Hashi: Bridging Statistical Model Derived 1D Microstate Encodings and Protein 3D Structural Ensembles
Naganathan, A. N.; Madhan, H.
Show abstract
The functioning of proteins is intimately linked to the conformational states they sample within the native ensemble. Generating ensembles from a single static structure is therefore a research domain receiving considerable attention.

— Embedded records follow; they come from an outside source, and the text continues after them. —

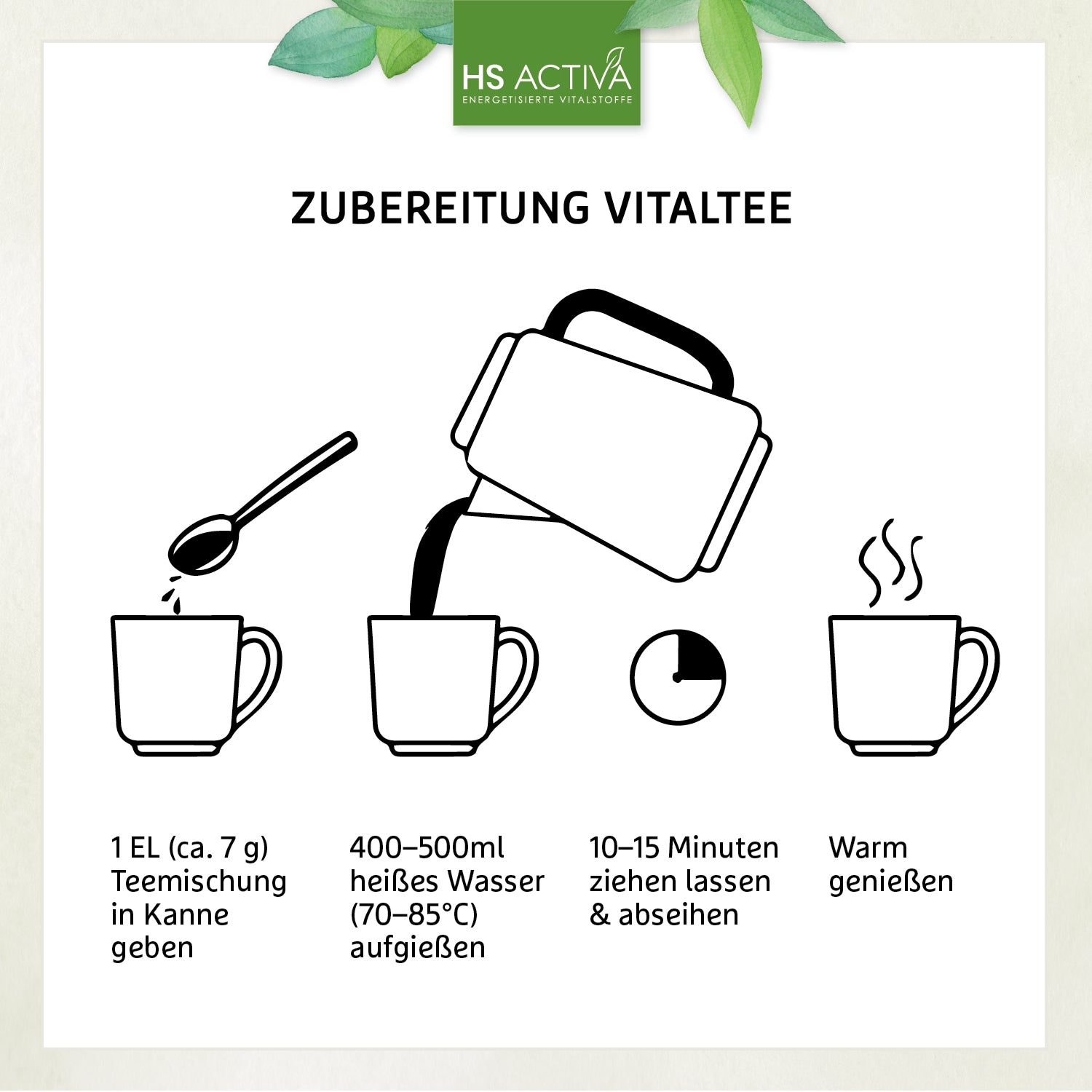 HS ACTIVA
ENERGETISIERTE VITALSTOFFE

ZUBEREITUNG VITALTEE

1 EL (ca. 7 g) Teemischung in Kanne geben

400–500ml heißes Wasser (70–85°C) aufgießen

10–15 Minuten ziehen lassen & abseihen

Warm genießen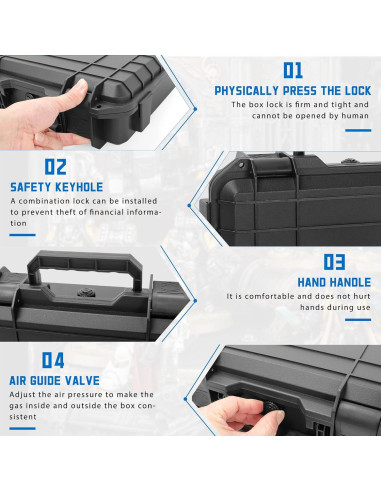 01
PHYSICALLY PRESS THE LOCK
The box lock is firm and tight and cannot be opened by human

02
SAFETY KEYHOLE
A combination lock can be installed to prevent theft of financial information

03
HAND HANDLE
It is comfortable and does not hurt hands during use

04
AIR GUIDE VALVE
Adjust the air pressure to make the gas inside and outside the box consistent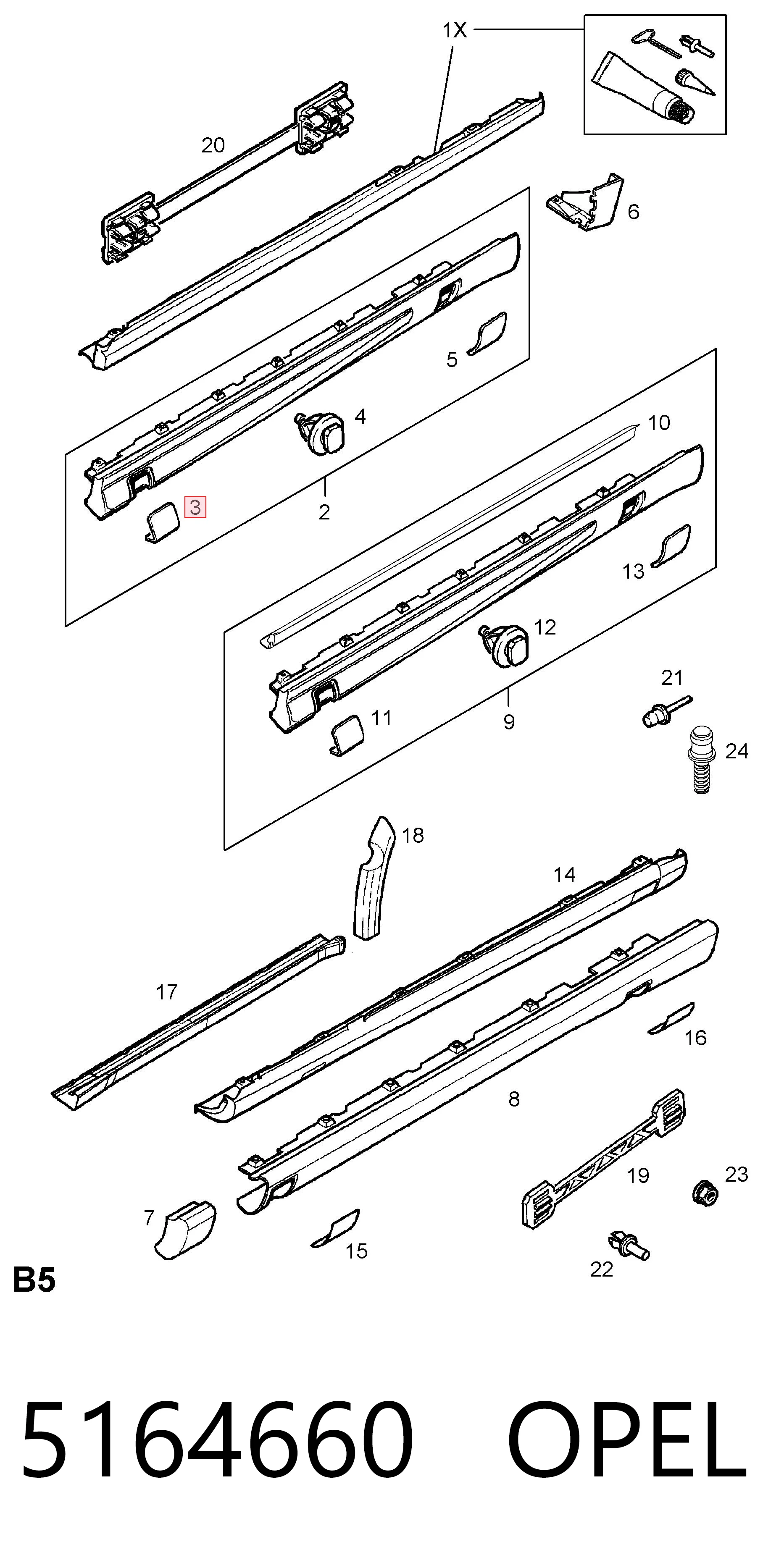 1X
20
6
5
4
10
3
2
13
12
21
11
9
24
18
14
17
16
8
19
23
7
15
22
B5
5164660 OPEL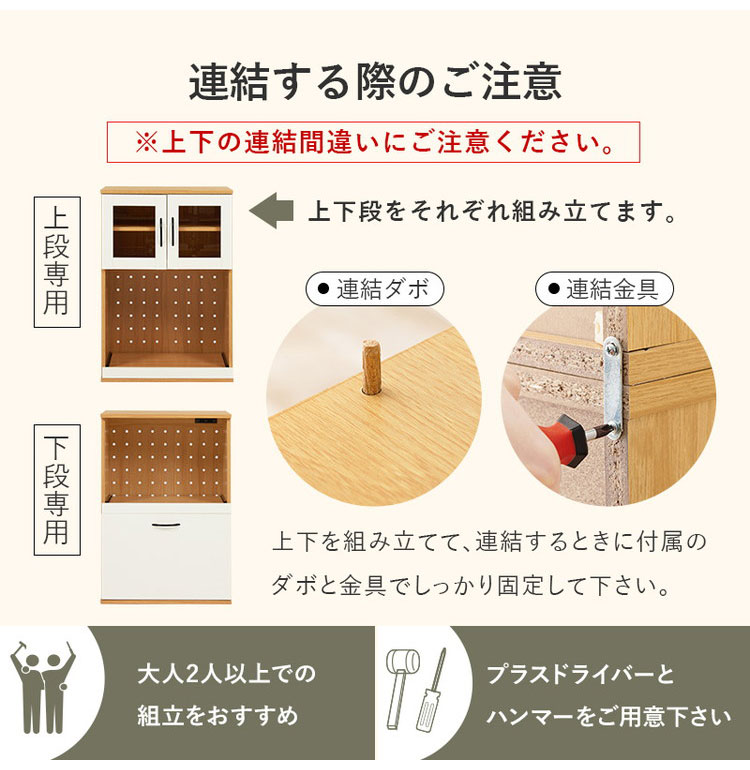 連結する際のご注意

※上下の連結間違いにご注意ください。

上段専用

上下段をそれぞれ組み立てます。

● 連結ダボ

● 連結金具

下段専用

上下を組み立てて、連結するときに付属のダボと金具でしっかり固定して下さい。

大人2人以上での組立をおすすめ

プラスドライバーとハンマーをご用意下さい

In this application note, we introduce Hashi, a pipeline to rapidly generate realistic structural ensembles from the outputs of the structure-based Wako-Saito-Munoz Eaton (WSME) statistical mechanical model of protein folding. This approach relies on integrating the block WSME model outputs - strings of zeros and ones describing the conformational status of every residue over thousands or millions of microstates each assigned a statistical weight derived from physically grounded energy-entropy terms, and free energy profiles - with the RANCH module of the EOM (ensemble optimization method) from the ATSAS software suite, providing three-dimensional views of the structural ensembles within the model framework. It is applicable to a variety of single-chain monomeric systems with lengths ranging from 30 to 500 residues, including globular and repeat proteins. The generated structural ensembles can also be rank ordered according to their free energies within a given macrostate or a range of reaction coordinate values. Since the statistical weights of the WSME model microstates can be reweighted or calibrated with experiments, the ensembles shed light on not just the folding mechanism but also on the structural excursions that determine function and opening of otherwise buried binding pockets.